Angeln mit Pinkies

Köderkunde: Angeln mit Pinkies auf Friedfisch

In Alle Inhalte, Futterkunde by Christoph Heers2 Kommentare

Sie sind klein, sogar kleiner als die meisten Maden, wuseliger wie ein Weihnachtsmarktbesuch und mein liebster Köder für die schwierigsten Angeltage – Pinkies! Diese Madenart ist das Kind zweier Goldfliegen und weiß für das erfolgreiche Feedern, Stippen oder Winkelpickern unter vielen Szenarien zu begeistern. Was ich dir über das Angeln mit den Pinkies erzählen kann, erfährst du wie immer im Bericht. Viel Spaß beim Lesen!

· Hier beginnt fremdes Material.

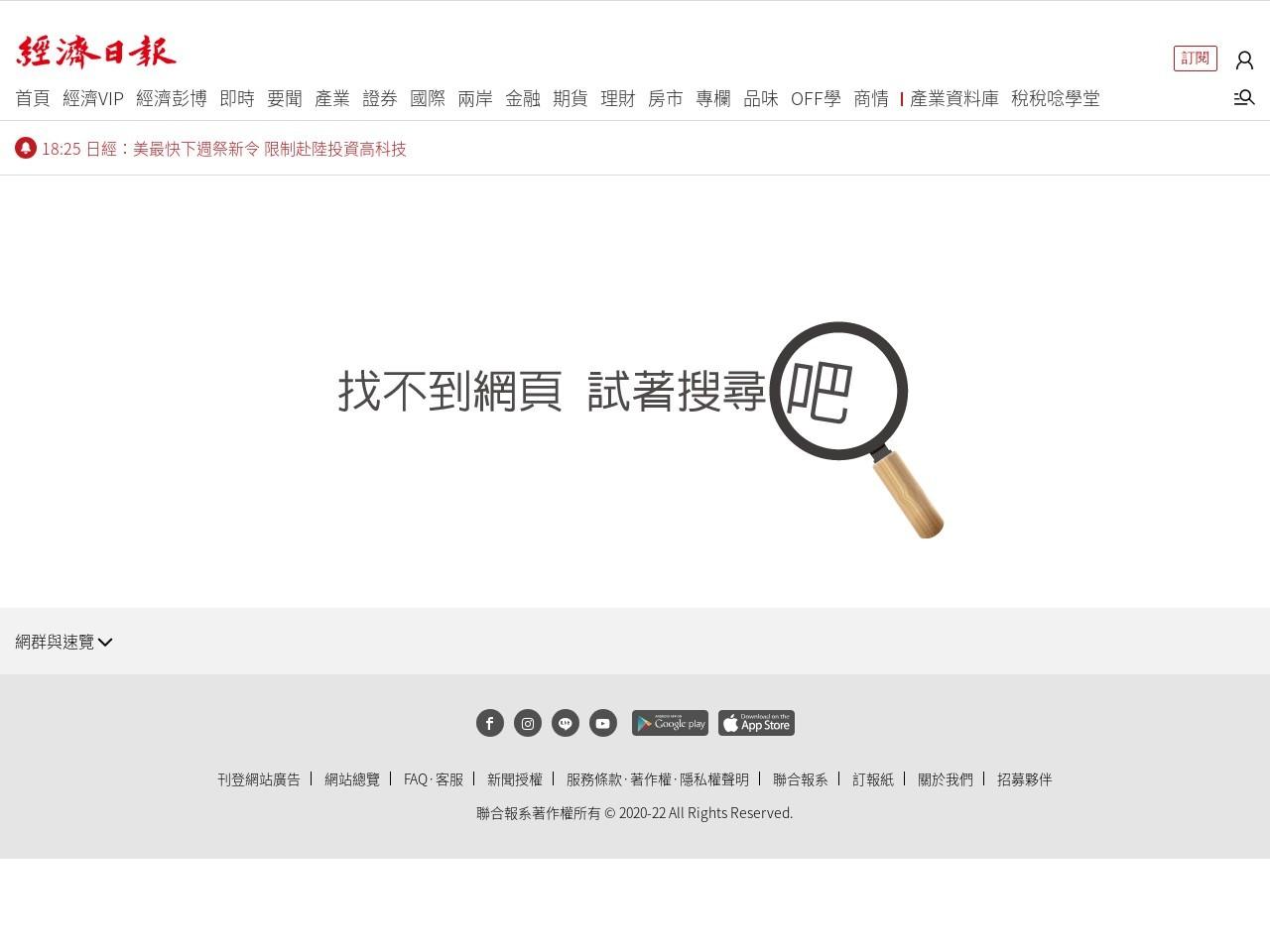 千萬獎金激勵教師! 萬能科大全國技能競賽北台灣大學之冠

Pinkies sind eine kleinere Madenart

Mein feuchtfröhlicher Freund des Friedfischfischens, ich muss dir etwas über einen unterschätzten, aber doch so praktischen Köder erzählen – dem Pinkie! Diese kleine Madenart ist die Frucht aus der Liebe zwischen zwei Goldfliegen, den wild um die Wohnzimmerlampe herumkreisenden Nervenbrummersägen. Sollte der Sound einer Haarschneidemaschine dein Ohr passieren, war die Goldfliege garantiert im Spiel. Ich schweife ab….

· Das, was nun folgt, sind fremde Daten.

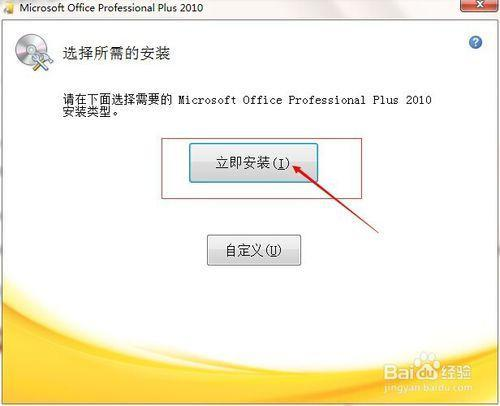 office2010官方下载免费完整版win7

Der Pinkie ist ein smarter und ungefähr zwei drittel kleinerer Angelköder wie die weltbekannte Fleischmade. Der Name leitet sich vom pinken Stich an der Außenhaut ab, allerdings besitzen einige Unterarten einen eher beigen oder mattweißen Farbton. Der Unterschied spielt aus der Sicht eines Anglers, eher des Fisches, keine wesentliche Rolle. Der pinke Touch deutet sich ohnehin nur dezent an und hat mit gefärbten Lebendködern nichts zu tun.

Goldlarven im Paarungsakt
Liebe pur: Zwei Goldfliegen sorgen für die nächste Köderdose voller Pinkies

Als mitunter kleinster Naturköder, nur Mückenlarven und Squats sind noch kleiner, spielen die Pinkies ihre Stärken für meine Winter, Wetterumschwungs oder Kleinfischangelei aus. Inkludiert sind auch diverse Anfütterungstaktiken mit Madenkörbchen* oder „Lose-Feed“ Strategien beim klassischen Posenangeln vom Frühjahr bis zum Herbst. Rundum: Pinkies punkten beim Angeln unter spezifischen Bedingungen auf alle Friedfischarten.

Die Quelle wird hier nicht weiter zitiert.